Description of the task: Arrange all of the records below as a numbered list with one line per item, leaving out blank lines. Omit the pictures from your answer.

Records excerpted from a collection:
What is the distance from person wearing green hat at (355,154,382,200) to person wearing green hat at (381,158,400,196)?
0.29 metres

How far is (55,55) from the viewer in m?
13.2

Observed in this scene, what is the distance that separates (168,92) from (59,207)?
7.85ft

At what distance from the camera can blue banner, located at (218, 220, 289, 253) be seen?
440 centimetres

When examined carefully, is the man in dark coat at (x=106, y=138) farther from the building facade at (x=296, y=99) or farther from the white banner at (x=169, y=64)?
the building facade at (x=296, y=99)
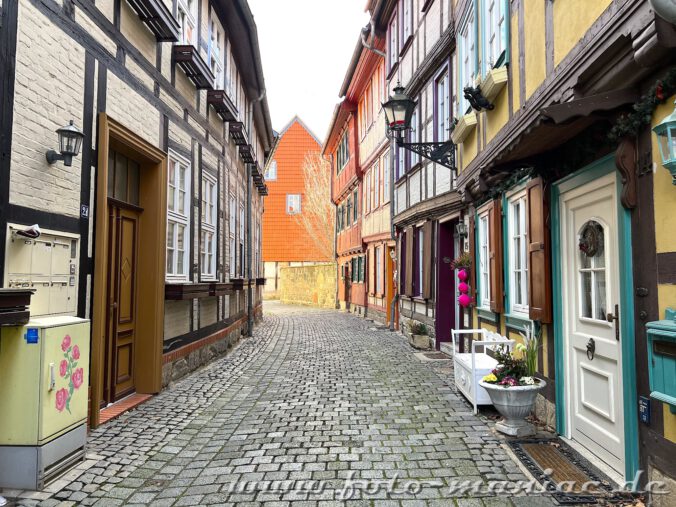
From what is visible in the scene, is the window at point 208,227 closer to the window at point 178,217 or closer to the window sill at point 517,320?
the window at point 178,217

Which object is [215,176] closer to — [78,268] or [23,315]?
[78,268]

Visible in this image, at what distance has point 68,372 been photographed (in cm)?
364

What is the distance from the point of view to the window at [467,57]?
6797 millimetres

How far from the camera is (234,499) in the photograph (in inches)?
→ 127

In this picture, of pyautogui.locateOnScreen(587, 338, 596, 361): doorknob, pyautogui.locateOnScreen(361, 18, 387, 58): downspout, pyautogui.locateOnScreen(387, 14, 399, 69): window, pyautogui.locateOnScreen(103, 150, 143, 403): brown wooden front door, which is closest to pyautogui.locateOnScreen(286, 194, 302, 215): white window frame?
pyautogui.locateOnScreen(361, 18, 387, 58): downspout

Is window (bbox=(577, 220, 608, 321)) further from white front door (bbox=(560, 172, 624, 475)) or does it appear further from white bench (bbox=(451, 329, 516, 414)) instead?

Exercise solution:
1. What is the distance from person wearing green hat at (355,154,382,200) to person wearing green hat at (381,158,400,196)?
2. 0.29 metres
3. How far is (55,55) from the viewer in m?
4. 13.2
5. Observed in this scene, what is the distance that separates (168,92) from (59,207)?
6. 7.85ft
7. At what distance from the camera can blue banner, located at (218, 220, 289, 253) be seen?
8. 440 centimetres
9. When examined carefully, is the man in dark coat at (x=106, y=138) farther from the building facade at (x=296, y=99) or farther from the white banner at (x=169, y=64)?
10. the building facade at (x=296, y=99)
11. From what is visible in the scene, is the window at point 208,227 closer to the window at point 178,217 or closer to the window sill at point 517,320?
12. the window at point 178,217
13. Which object is [215,176] closer to — [78,268] or [23,315]?
14. [78,268]
15. Visible in this image, at what distance has point 68,372 been photographed (in cm)?
16. 364
17. What is the distance from the point of view to the window at [467,57]?
18. 6797 millimetres
19. How far from the camera is (234,499) in the photograph (in inches)?
20. → 127
21. In this picture, of pyautogui.locateOnScreen(587, 338, 596, 361): doorknob, pyautogui.locateOnScreen(361, 18, 387, 58): downspout, pyautogui.locateOnScreen(387, 14, 399, 69): window, pyautogui.locateOnScreen(103, 150, 143, 403): brown wooden front door, which is closest to pyautogui.locateOnScreen(286, 194, 302, 215): white window frame?
22. pyautogui.locateOnScreen(361, 18, 387, 58): downspout
23. Is window (bbox=(577, 220, 608, 321)) further from white front door (bbox=(560, 172, 624, 475)) or does it appear further from white bench (bbox=(451, 329, 516, 414)) instead?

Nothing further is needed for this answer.